▶ _TEXT SEGMENT_:
⟨

Spectral Lyre‘s blog mission is to present quality work of others, both living and not. Today, I make an exception. No…I’m not gonna present awful work of others. I’m breaking protocol in order to highlight a quality poem written by one of us — Julie Kim Shavin — who also contributes essays here. I hope this is the first and last time this happens — it’s gauche and twitch-inducing for one of us to be presenting the work of one of us. Spectral Lyre is about others, except for just this once.
I got myself nostalgically swarmed, mystically stupefied, and aesthetically impressed by Julie Kim Shavin’s poem “Children of a Typical God.” I’ll have a few particular things to say after the poem.
Children of a Typical God
The summer we slid down small hills
was the best one ever.
We were speaking to one another then,
the neighbors to one another,
our parents too.
We never asked if the trees spoke –
they just handed us our shade
and stalled the rain a bit.
We were children of a typical God
who made all things, including us,
It was the best summer,
though we wouldn’t know it
until decades later,
when great machines came
and tore at the woods beyond
our former swings, where crickets
once sang even louder;
until one of us died young,
and another by his own hand.
But memory holds them hale and singing
and the hill slipping beneath us,
the scatter of laughter grazing stars
that season of innocence
and its sweet and comely cousins.

⟩

▶ _GOAL_:
Answer these questions from the blog post:
(a) Who wrote the poem "Children of a Typical God"?
(b) In the poem, what did the trees hand the children?
(c) What came and tore at the woods beyond the former swings?
The lines after this point have nothing to do with the blog post.

▶ _EXTRACTED INFORMATION_:

⟨

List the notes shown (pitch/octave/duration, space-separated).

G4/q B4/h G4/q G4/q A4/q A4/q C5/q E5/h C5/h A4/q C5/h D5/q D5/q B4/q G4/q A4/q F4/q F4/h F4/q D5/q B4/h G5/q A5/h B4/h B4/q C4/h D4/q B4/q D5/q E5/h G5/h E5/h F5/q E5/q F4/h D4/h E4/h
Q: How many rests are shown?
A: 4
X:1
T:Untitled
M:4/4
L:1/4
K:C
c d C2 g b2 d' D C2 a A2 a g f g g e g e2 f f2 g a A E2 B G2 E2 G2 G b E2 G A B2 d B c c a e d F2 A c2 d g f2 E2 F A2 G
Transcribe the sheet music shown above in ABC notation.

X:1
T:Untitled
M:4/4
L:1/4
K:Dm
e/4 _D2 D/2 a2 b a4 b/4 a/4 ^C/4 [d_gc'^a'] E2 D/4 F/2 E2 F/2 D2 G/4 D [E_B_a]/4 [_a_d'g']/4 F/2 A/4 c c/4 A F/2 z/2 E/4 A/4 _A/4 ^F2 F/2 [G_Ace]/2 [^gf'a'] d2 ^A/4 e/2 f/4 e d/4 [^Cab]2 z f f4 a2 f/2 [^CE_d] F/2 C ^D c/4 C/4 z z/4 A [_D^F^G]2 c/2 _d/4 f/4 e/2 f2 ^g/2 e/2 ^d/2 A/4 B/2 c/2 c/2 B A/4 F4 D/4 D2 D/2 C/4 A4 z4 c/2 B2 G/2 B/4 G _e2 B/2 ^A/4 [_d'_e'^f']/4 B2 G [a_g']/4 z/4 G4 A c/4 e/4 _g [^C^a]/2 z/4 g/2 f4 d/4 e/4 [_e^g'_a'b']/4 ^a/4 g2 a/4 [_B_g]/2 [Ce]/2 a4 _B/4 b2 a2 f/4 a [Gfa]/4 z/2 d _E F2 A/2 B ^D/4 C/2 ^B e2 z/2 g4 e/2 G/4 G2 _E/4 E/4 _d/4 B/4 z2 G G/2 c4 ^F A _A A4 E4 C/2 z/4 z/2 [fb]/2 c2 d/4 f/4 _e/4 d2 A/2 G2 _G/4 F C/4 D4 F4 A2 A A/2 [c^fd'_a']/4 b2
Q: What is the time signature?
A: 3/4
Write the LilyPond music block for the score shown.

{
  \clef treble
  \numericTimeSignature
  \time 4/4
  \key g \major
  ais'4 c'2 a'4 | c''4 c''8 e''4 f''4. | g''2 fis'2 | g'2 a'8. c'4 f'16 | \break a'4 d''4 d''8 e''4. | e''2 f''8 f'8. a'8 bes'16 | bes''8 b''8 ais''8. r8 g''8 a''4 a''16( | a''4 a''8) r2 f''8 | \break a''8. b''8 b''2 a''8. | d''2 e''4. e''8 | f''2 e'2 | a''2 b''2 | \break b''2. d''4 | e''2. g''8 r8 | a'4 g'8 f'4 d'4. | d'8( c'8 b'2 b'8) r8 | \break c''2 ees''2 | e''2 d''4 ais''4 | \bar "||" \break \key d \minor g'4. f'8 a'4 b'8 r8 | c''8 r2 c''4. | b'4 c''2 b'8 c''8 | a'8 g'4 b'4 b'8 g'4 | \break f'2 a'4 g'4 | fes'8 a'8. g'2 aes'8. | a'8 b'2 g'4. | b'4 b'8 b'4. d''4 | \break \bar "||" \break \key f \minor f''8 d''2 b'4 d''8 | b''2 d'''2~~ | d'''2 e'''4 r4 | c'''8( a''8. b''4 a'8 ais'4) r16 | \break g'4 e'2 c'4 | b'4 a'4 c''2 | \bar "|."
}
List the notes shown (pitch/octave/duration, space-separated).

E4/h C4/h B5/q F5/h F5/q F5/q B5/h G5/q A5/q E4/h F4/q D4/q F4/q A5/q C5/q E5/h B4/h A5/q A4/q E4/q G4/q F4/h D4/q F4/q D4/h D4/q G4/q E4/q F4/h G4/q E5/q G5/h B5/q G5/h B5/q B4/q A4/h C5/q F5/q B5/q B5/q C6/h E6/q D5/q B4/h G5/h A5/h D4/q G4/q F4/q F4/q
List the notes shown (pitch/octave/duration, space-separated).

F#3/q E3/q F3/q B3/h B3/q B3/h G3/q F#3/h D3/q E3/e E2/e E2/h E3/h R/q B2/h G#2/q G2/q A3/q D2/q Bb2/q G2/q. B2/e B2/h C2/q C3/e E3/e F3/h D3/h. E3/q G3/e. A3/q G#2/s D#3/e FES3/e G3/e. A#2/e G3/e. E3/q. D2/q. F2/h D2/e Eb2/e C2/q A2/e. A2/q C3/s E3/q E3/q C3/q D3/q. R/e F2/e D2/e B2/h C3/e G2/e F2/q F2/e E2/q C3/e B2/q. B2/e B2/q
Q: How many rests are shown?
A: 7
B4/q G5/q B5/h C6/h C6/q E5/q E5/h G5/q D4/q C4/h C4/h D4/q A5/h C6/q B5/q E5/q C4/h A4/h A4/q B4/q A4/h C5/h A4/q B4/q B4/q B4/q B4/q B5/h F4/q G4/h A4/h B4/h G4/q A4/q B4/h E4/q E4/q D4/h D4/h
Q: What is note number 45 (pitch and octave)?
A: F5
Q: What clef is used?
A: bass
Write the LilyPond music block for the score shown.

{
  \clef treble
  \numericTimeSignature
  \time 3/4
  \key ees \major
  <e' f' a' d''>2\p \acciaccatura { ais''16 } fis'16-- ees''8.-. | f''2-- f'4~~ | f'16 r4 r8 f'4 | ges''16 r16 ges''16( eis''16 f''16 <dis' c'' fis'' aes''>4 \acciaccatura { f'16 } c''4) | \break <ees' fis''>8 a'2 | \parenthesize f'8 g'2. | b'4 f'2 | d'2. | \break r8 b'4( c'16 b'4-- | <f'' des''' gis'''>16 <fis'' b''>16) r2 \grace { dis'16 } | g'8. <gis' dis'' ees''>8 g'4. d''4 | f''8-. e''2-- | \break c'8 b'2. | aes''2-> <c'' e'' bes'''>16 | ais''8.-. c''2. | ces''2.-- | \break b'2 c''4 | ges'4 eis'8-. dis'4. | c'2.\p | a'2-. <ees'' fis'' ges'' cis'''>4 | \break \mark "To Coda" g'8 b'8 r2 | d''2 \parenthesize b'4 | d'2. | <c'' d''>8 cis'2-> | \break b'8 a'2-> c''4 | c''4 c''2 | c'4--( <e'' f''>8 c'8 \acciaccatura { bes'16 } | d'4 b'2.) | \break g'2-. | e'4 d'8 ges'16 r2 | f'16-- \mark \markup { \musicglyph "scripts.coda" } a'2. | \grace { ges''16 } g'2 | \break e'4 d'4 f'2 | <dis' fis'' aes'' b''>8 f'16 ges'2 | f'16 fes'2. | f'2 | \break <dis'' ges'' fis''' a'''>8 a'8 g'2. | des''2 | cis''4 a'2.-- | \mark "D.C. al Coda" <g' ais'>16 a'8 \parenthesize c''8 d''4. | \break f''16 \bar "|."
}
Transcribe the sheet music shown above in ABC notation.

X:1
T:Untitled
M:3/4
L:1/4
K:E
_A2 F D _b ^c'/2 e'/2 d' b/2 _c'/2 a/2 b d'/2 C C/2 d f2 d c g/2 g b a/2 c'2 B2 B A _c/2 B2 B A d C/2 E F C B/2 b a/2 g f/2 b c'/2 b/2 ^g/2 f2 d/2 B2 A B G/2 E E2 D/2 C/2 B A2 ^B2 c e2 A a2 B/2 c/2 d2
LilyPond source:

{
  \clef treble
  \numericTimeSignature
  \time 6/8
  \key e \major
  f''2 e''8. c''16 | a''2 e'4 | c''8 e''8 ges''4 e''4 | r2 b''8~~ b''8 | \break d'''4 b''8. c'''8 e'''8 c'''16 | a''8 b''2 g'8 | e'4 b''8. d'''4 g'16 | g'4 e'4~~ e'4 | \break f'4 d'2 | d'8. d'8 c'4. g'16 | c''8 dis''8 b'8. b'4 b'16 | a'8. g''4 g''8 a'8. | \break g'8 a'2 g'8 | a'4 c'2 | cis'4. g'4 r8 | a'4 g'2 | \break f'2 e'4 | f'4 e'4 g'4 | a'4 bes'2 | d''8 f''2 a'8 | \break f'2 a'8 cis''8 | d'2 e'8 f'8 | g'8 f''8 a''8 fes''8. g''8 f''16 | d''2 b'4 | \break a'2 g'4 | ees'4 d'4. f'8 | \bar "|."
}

⟩

▶ _TASK RESPONSE_:
(a) Julie Kim Shavin
(b) Their shade
(c) Great machines